**Given text:**
____________

Gulf in Angola
There is in this turbulent land a storehouse of pain and trouble confused mother of fear, Hell in Life.
Land of Oppressed peoples, rubbish heap of Portugal where she purges her evil and her scum.
Where the lie and falsehood theft and malevolence, selfishness, represent vain glory.
Where justice perishes, for want of men to understand it, where God must be sought to achieve salvation....
-Written in Angola in the Seventeenth century by an anonymous Portugese.
ANGOLA, a land as full of sorrow as any on earth, has been at war with the Portugese colonialists for nearly 500 years. In the last month the struggle of the Angolese people for their independence has been linked to Harvard's investment in Gulf Oil Company. This summary of the history of Portugal's colonialism and Gulf's neocolonialism is an attempt to clarify some of the background to the investment decision. My account is wholly derived from the research of others, and has been compiled from four principal sources: Race to Power: The Struggle for Southern Africa, written by members of the Africa Research Group: Gulf Oil: Portugese Ally in Angola, published this month by the Corporate Information Center of the National Council of Churches: Angola, written by Douglas L. Wheeler and Rene Pelissier and published as part of the Praegar Library of African Affairs; and documents of the People's Movement for the Liberation of Angola (MPLA), published in its journal Angola in Arms. All statistical references and factual statements are properly footnoted in the works from which I have drawn.
In 1482, the Portugese navigator Diego Cao discovered the mouth of the Congo River, went ashore, and made envoys to the largest kingdom of West Central Africa: the Kongo. Relations with the Kongolese were friendly at first, and the African lords permitted the Portugese to gain a foothold for their slave trading with colonies across the Atlantic. But soon the Kongolese came to have misgivings about the Portugese designs, and open warfare broke out. In 1665 the Portugese Army crushed the Kongolese army in a decisive battle at Mbwila.

____________

**Supplied records:**
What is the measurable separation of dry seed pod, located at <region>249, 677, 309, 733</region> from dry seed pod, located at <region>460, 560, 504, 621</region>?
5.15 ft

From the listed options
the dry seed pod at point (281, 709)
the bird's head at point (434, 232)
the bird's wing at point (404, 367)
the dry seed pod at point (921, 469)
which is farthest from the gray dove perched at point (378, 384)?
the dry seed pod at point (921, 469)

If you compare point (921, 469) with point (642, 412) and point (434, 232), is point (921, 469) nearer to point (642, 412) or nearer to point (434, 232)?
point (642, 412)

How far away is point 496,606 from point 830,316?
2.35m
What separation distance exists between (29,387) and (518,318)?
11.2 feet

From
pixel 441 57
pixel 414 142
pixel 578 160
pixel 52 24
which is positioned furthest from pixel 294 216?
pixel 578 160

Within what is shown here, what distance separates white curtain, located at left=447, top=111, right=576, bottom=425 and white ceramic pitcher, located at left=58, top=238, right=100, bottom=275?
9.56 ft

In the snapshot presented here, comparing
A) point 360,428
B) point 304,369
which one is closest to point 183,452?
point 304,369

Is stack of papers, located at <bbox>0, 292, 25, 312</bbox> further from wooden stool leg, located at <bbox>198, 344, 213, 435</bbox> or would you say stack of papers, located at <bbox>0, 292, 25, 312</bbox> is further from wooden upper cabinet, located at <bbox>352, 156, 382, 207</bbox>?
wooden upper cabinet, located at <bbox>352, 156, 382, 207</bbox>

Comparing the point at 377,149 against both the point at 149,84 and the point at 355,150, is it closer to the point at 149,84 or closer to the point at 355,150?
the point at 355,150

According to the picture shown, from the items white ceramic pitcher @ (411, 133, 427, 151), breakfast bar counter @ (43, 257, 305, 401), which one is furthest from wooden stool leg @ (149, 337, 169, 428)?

____________

**Exercise goal:**
Continue the article on Portuguese rule in Angola and Gulf Oil, starting after its last sentence about the 1665 battle at Mbwila.

**Answer for the task:**
While the Portugese had still been at peace with the Kongo, they had sent troops south to the Kingdom of N'Gola, or Angola, to extend their slave-trade resources. Portugal waged war for human capital, either capturing the Africans or buying them cheaply from black client chieftans. One explanation of their march on Angola and forcible seizure of its natives is that the cotton cloth and other goods which the Portugese had up till then used in barter for slaves were of such inferior quality that the Africans refused to do business. Indeed, through the history of her subjugation of Angola, Portugal-known as the "little Turkey of the Occident"-has used force where the loftier French and English imperialists used subtler means.
The number of black Angolans shipped away from their homeland in Portugese vessels is estimated at four million. Many came to America to work the Southern plantations. Although black clients were established in Angola to deliver up their brothers, almost ceaseless struggle against the slave trade was waged by the native peoples.
In 1836, the Portugese government, after much pressure from its maritime ally Britain, issued a royal decree abolishing further exportation of slaves in Portugese vessels. Gradually, the international trading ended, leaving Angola scarred and underpopulated, and still in the hands of the Portugese.
ALTHOUGH the International trading of Angolans had ended, the Portugese continued to run their colony on the principle of enforced slave labor. The new trade in Ivory, rubber and minerals was built on the backs of the Angolese who had remained in their homeland. Needed agricultural goods were produced on slave plantations for the home market. Although Portugal's empire was tawdry by comparison with those of mightier European nations, the Portugese could not bear to give it up. As one trader-colonist wrote in 1882, "In the land of the blind, the one-eyed are king. As poor as I am now, if I returned to Portugal today, I would amount to zero. On the other hand, I am who I am here as long as I possess one piece of trade cloth."
By the 19th Century Portugal itself was so poor and hopeless that the very existence of colonies aboard was a consolation to the ruling elite, if none to the impoverished mass of Portugese peasants. "In this cursed country," wrote a Portugese to the Spanish philosopher Unamuno, "all that is noble commits suicide; all that is vulgar triumphs. Our illness is a type of moral illness, of moral fatigue...In Portugal, the only belief worthy of respect is the belief worthy of respect is the belief in the freedom of death...."
Colonialism was a heritage of a more glorious age in which the Portugese nation was not so moribund. Moreover, the exploitation of the colony, if not so efficient as British or French methods, eased the financial burdens at home.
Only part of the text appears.